Die schwarz-rote Koalition hat vergangenen Freitag angekündigt, die geplanten Kürzungen im kommenden Doppelhaushalt 2026/27 teilweise zurückzunehmen.

Dazu kommentiert Franziska Brychcy, bildungspolitische Sprecherin der Linksfraktion im Berliner Abgeordnetenhaus:

„Gut ist, dass die schwarz-rote Koalition einen Großteil der verheerenden Kürzungen im Bildungsbereich im Doppelhaushalt 2026/27 abwendet. 

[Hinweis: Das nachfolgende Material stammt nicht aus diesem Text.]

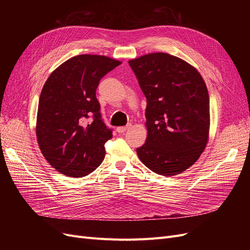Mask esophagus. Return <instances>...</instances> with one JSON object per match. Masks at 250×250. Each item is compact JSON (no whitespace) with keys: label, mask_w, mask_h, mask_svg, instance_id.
<instances>
[{"label":"esophagus","mask_w":250,"mask_h":250,"mask_svg":"<svg viewBox=\"0 0 250 250\" xmlns=\"http://www.w3.org/2000/svg\"><path fill=\"white\" fill-rule=\"evenodd\" d=\"M130 127H131V124H127L126 126H121V127L117 128V131L119 133H123V132H125V131H127L128 129H129Z\"/></svg>","instance_id":"1"}]
</instances>
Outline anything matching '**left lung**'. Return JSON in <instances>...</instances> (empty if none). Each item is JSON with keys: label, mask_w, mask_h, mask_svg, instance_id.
<instances>
[{"label": "left lung", "mask_w": 250, "mask_h": 250, "mask_svg": "<svg viewBox=\"0 0 250 250\" xmlns=\"http://www.w3.org/2000/svg\"><path fill=\"white\" fill-rule=\"evenodd\" d=\"M147 99L146 143L141 162L156 174L173 176L198 160L209 130V97L199 72L167 53L129 60Z\"/></svg>", "instance_id": "left-lung-1"}]
</instances>
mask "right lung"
I'll list each match as a JSON object with an SVG mask.
<instances>
[{
  "label": "right lung",
  "instance_id": "add662e5",
  "mask_svg": "<svg viewBox=\"0 0 250 250\" xmlns=\"http://www.w3.org/2000/svg\"><path fill=\"white\" fill-rule=\"evenodd\" d=\"M120 64L106 56L78 55L60 64L44 83L36 137L44 158L62 174L86 176L103 162L112 130L103 122L96 89L101 78Z\"/></svg>",
  "mask_w": 250,
  "mask_h": 250
}]
</instances>
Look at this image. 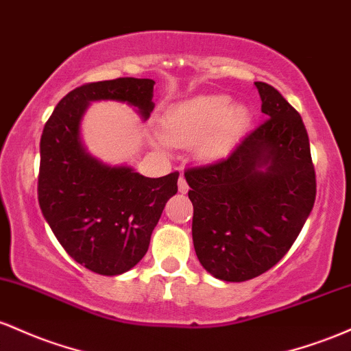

Schlecht ist, dass bereits durch den dritten Nachtragshaushalt 2025 sowie den Haushaltsentwurf des Senats ein massiver Schaden entstanden ist: Durch die lange Hängepartie ist vielen Trägern Fachpersonal verloren gegangen, für das es nicht von heute auf morgen Ersatz gibt. So wurde ohne Not Vertrauen in die Verlässlichkeit von Politik verspielt. Zudem gibt es trotz positiver Steuerschätzung und Krediten im Umfang von 6 Mrd. Euro in einigen Bereichen dennoch auch weiterhin massive Kürzungen, zum Beispiel bei den Hochschulverträgen und im Bereich der Lehrkräftebildung, in dem die Koalition 38 Mio. Euro streicht. 

Für dieses haushaltspolitische Desaster tragen CDU und SPD die Verantwortung. Eine verlässliche Strategie zur Finanzierung der sozialen Stadt sieht anders aus.”